The Group approach gained more and more appeal in the West due to (to the best of my knowledge) two emerging technologies that later on swept the manufacturing world:

(a) Operations Research with its efficiency optimization – one should mention a prominent professor at Cranefield University England – Sir John Burbidge, who was knighted by the Queen for his activity in this field.

(b) Flexible Manufacturing developed in Japan as part of the CNC and cell-production concept.

Both technologies – Operations Research and Flexible Manufacturing, had to deal with increasingly diversified products and activities, for which the flexibility embedded in the multi-functional Groups, had a tremendous advantage compared to the rigid idea of dedicated mass production lines.

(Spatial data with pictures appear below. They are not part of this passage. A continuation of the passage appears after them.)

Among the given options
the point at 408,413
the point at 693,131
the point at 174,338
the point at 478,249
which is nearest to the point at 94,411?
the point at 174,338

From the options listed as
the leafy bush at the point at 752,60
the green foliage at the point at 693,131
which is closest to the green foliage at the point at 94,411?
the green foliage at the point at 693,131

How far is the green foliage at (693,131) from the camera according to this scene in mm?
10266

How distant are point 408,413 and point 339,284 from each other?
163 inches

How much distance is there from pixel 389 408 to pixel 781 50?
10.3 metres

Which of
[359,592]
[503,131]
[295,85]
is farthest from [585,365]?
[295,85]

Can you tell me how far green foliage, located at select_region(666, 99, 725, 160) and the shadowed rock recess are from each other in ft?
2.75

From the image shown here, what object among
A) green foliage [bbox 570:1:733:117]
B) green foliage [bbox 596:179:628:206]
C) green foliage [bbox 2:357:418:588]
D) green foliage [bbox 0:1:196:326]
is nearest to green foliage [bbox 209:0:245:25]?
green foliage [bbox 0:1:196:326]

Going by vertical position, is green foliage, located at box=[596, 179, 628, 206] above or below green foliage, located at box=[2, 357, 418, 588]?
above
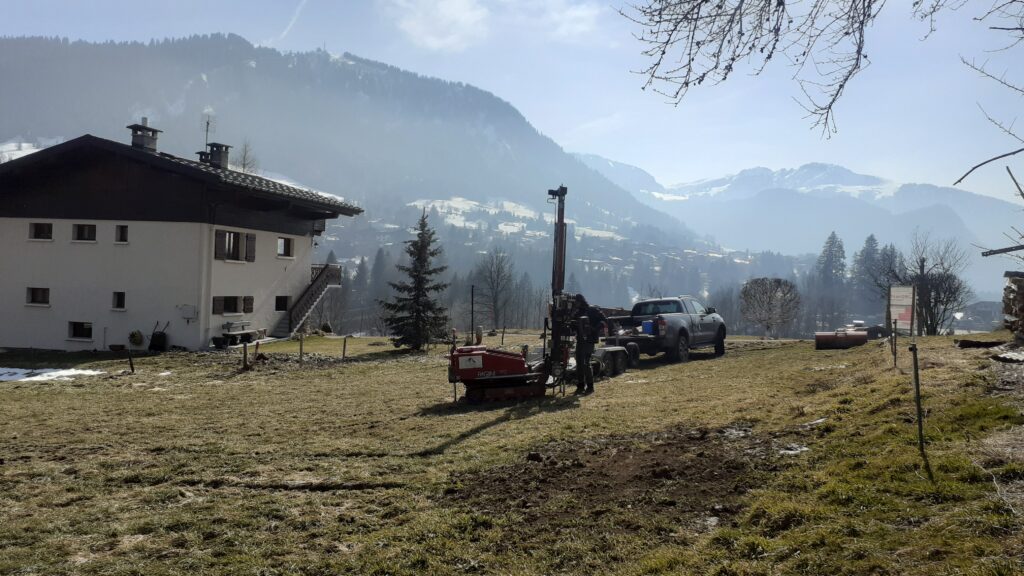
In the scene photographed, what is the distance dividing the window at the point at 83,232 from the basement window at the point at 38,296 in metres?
2.61

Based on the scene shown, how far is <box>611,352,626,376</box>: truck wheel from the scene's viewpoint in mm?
17719

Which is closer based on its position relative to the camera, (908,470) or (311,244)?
(908,470)

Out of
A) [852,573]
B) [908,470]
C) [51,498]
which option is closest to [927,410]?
[908,470]

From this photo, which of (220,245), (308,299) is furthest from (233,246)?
(308,299)

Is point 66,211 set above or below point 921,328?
above

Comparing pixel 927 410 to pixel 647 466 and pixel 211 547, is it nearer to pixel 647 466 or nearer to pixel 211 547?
pixel 647 466

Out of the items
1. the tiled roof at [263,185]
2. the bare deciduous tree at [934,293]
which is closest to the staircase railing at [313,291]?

Then in the 80's, a third leap occurred that brought forward the GT idea as a desirable solution - the IT revolution. IT has introduced 'information' as an item by itself (not just adjacent to 'real' items) and by this it opened the door to many new products and changes in the organization and the whole commercial scene. As IT redefined almost everything it needed also to rebalance and regain efficiency, and the GT ability to organize the work in Groups or Clusters according to processing sequence, has proven more valid than ever. This need to reorganize production was the initial aim of my GT data mining algorithm.

All the above-mentioned upheavals were, as it appears, just an introduction to what comes to be known as Big Data. Big Data poses new challenges to data mining analysts, and mostly two features which have now become critical – AI and automation.

But how to generate AI rules automatically? Can we replace the expert in creating insights, observations, and new hypotheses?

For testing purposes we have well developed methods, but for creating hypotheses (to the testing) - nothing!

This statement deserves a whole discussion of its own. For a start, the basic solution of GT data mining is about making new rules and validating them methodically.